Create a grid for ways that a node can be expired, and what actions expire what pages.
These "Actions" can currently flush a node (they call boost_expire_node):
* Voting API
* Comments
* Nodes

Once That node has been signaled to be flushed, it can flush:
* Self
* Front page if promoted
* Tagged taxonomy term pages
* Other items contained in the menu it belongs to (nodes, views, ect...)
* CCK node reference fields
* Views containing this node

There is also the option of killing the file or merely marking it as expired in the database.

Example:
New Comments - Kills: Node, and views. Not: front page (if promoted), CCK references, taxonomy terms
Edited Node - Kills: Node, front page, CCK references, views. Expires: taxonomy terms
New Vote - Expires: Node. Kills: Views. Not: Front page, CCK references, taxonomy terms

Open to ideas, patches, ect... this will take some time to do.

Comments

hunvreus’s picture

On a quite large site I am running on Boost+NGINX, I have the need for defining more refined policies regarding the maximum cache lifetime of certain content types or specific pages. I know you can do so by using on the Boost blocks (choosing a scope and then selecting the specific max cache lifetime), but I would rather have a central place to edit these settings. If that idea sounds like something others may be interested into, I can clean up and commit back what I am working on.

mikeytown2’s picture

Have you thought about doing it with VBO? I'm always interested in stuff like that.

hunvreus’s picture

Hmmm, not sure if that could be done in VBO, except if we were to propose batch setting for specific nodes. What I am more interest in a first place is content type specific settings; i think that it's what most people would potentially use. What are exactly the types of "scopes" you had defined for Boost?
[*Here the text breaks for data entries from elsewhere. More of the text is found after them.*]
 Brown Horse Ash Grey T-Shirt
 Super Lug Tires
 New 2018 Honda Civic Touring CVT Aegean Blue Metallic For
Content-type, Nid and what else?

mikeytown2’s picture

So for the node its
Node
Node type like 'page'
NID

View
view name
view display like 'page' or 'page_1' or 'default'

taxonomy
vocabulary
TID

Code that does this

/**
 * Gets page_callback & page_arguments from menu_router table
 *
 * Allows for any content type to have it's own cache expiration.
 * TODO Better support of panels.
 */
function _boost_get_menu_router() {
  $router_item = menu_get_item();

  // Handle nodes
  if (arg(0) == 'node' && is_numeric(arg(1))) {
    $node = node_load(arg(1));
    $router_item['page_callback'] = 'node';
    $router_item['page_type'] = $node->type;
    $router_item['page_id'] = arg(1);
    return $router_item;
  }
  // Handle taxonomy
  if (arg(0) == 'taxonomy' && is_numeric(arg(2))) {
    $term = taxonomy_get_term(arg(2));
    $vocab = taxonomy_vocabulary_load($term->vid);
    $router_item['page_callback'] = 'taxonomy';
    $router_item['page_type'] = $vocab->name;
    $router_item['page_id'] = arg(2);
    return $router_item;
  }
  // Handle users
  if (arg(0) == 'user' && is_numeric(arg(1))) {
    $router_item['page_callback'] = 'user';
    $router_item['page_type'] = implode(', ', user_load(array('uid' => arg(1)))->roles);
    $router_item['page_id'] = arg(1);
    return $router_item;
  }
  // Handle views
  if ($router_item['page_callback'] == 'views_page') {
    $router_item['page_callback'] = 'view';
    $router_item['page_type'] = array_shift($router_item['page_arguments']);
    $router_item['page_id'] = array_shift($router_item['page_arguments']);
    // See http://drupal.org/node/651798 for the reason why this if is needed
    if (is_array($router_item['page_id'])) {
      $router_item['page_id'] = array_shift($router_item['page_id']);
    }
    return $router_item;
  }

  // Try to handle everything else
  if (is_array($router_item['page_arguments'])) {
    foreach ($router_item['page_arguments'] as $string) {
      if (is_string($string)) {
        $router_item['page_type'] = $string;
        break;
      }
    }
  }
  // Set empty if page_arguments is an empty object.
  if (!isset($router_item['page_type']) && empty($router_item['page_arguments'])) {
    $router_item['page_type'] = '';
  }
  // Set to first object in array if page_arguments is still an array and cast it as an string.
  if (!isset($router_item['page_type']) && is_array($router_item['page_arguments'])) {
    if (is_object($router_item['page_arguments'][0])) {
      $router_item['page_type'] = (string)get_class($router_item['page_arguments'][0]);
    }
    else {
      $router_item['page_type'] = (string)$router_item['page_arguments'][0];
    }
  }


  // Handle panels
  if (strstr($router_item['page_callback'], 'page_execute')) {
    if (db_table_exists('delegator_pages')) {
      $pid = db_fetch_array(db_query_range("SELECT pid FROM {delegator_pages} WHERE name = '%s'", $router_item['page_type'], 0, 1));
    }
    elseif (db_table_exists('page_manager_pages')) {
      $pid = db_fetch_array(db_query_range("SELECT pid FROM {page_manager_pages} WHERE name = '%s'", $router_item['page_type'], 0, 1));
    }
    $router_item['page_id'] = $pid ? $pid['pid'] : 0;
  }

  return $router_item;
}

hunvreus’s picture

Awesome, I am getting to it later on today and will let you know as soon as I have a usable patch.

mikeytown2’s picture

Like the idea of copying pathauto for node presets & not caching certain node types. There is a lot of potential here.

mikeytown2’s picture

Title: Expiration Grid » Expiration Grid - road map for this module
Project: Boost » Cache Expiration
Version: 6.x-1.x-dev »
Component: User interface » Code

What needs to happen:
Scan every view looking for paths. Each view that contains a path is treated like a node type. Detect other entries in the boost_cache table and generate configuration options for them as well.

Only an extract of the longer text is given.